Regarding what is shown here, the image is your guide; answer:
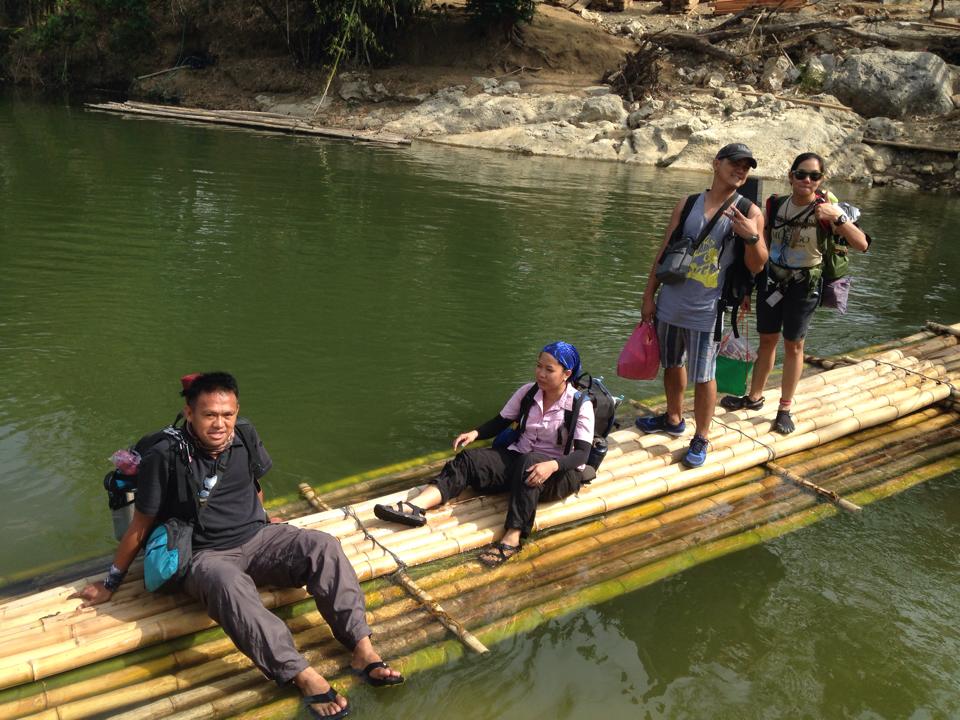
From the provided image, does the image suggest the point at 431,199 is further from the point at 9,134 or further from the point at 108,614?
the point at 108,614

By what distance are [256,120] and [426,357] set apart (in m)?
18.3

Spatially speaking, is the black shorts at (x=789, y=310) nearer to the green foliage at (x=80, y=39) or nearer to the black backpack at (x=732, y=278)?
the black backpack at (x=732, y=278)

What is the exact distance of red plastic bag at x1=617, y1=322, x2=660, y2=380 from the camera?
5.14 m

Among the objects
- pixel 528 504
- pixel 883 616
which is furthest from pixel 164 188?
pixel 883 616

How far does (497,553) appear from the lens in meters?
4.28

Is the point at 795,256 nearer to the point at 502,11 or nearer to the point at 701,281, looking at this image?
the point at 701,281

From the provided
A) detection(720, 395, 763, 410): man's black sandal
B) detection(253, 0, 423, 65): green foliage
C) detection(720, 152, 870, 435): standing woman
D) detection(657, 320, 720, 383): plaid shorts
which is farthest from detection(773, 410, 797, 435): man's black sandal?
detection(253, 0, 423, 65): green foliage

* _Vos consignes_: Pouvez-vous réécrire tous les enregistrements en changeant « standing woman » en « seated woman », sans rien modifier d'autre et sans reprendre les images ?

* _Réponse à l'exercice_:
Regarding what is shown here, the image is your guide; answer:
From the provided image, does the image suggest the point at 431,199 is further from the point at 9,134 or further from the point at 108,614?
the point at 108,614

By what distance are [256,120] and [426,357] set apart (in m)?
18.3

Spatially speaking, is the black shorts at (x=789, y=310) nearer to the green foliage at (x=80, y=39) or nearer to the black backpack at (x=732, y=278)?
the black backpack at (x=732, y=278)

What is the exact distance of red plastic bag at x1=617, y1=322, x2=660, y2=380 from the camera?
5.14 m

Among the objects
- pixel 528 504
- pixel 883 616
which is furthest from pixel 164 188?
pixel 883 616

How far does (497,553) appear from the lens in meters?
4.28

Is the point at 795,256 nearer to the point at 502,11 or nearer to the point at 701,281, looking at this image?
the point at 701,281

From the provided
A) detection(720, 395, 763, 410): man's black sandal
B) detection(253, 0, 423, 65): green foliage
C) detection(720, 152, 870, 435): seated woman
D) detection(657, 320, 720, 383): plaid shorts
which is farthest from detection(773, 410, 797, 435): man's black sandal?
detection(253, 0, 423, 65): green foliage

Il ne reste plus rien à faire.